Owner resolution mirrors the completion-flow design (PLAN §5b):
- direct ownership (`created_by == user_id`), or
- LibreChat-synced ownership (`created_by == "agent_collector_api"` AND
`agent_contact_person == user_email`).
Admins see all incomplete agents.
"""
incomplete_filter = {"registration_complete": {"$ne": True}}
if is_admin:
query = incomplete_filter
else:
ownership = {"$or": [
{"created_by": user_id},
{"$and": [
{"created_by": "agent_collector_api"},
{"agent_contact_person": user_email},
]},
]}
query = {"$and": [incomplete_filter, ownership]}
cursor = agents_collection.find(query).sort("created_at", -1)
return await cursor.to_list(length=None)
async def get_unresolved_owner_agents():
"""Return collector-created agents whose `agent_contact_person` doesn't match any active user.

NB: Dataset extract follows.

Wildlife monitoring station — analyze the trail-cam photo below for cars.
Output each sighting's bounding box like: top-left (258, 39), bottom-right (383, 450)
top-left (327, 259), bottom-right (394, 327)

These are the ~5% of LibreChat-synced agents that won't get a completion-reminder
email and need an admin to either reassign ownership or delete them.
"""
# All collector-created agents
cursor = agents_collection.find(
{"created_by": "agent_collector_api"},
{"agent_name": 1, "agent_contact_person": 1, "registration_complete": 1, "created_at": 1, "_id": 1}
)
candidates = await cursor.to_list(length=None)
if not candidates:
return []
# Resolve which contact emails belong to actual active users (case-insensitive).
contact_emails = {(a.get("agent_contact_person") or "").strip().lower() for a in candidates}
contact_emails.discard("")
user_cursor = users_collection.find(
{"is_active": True, "email": {"$ne": None}},
{"email": 1},
)
known_user_emails = set()
async for u in user_cursor:
e = (u.get("email") or "").strip().lower()
if e:
known_user_emails.add(e)
unresolved = []
for a in candidates:
email = (a.get("agent_contact_person") or "").strip().lower()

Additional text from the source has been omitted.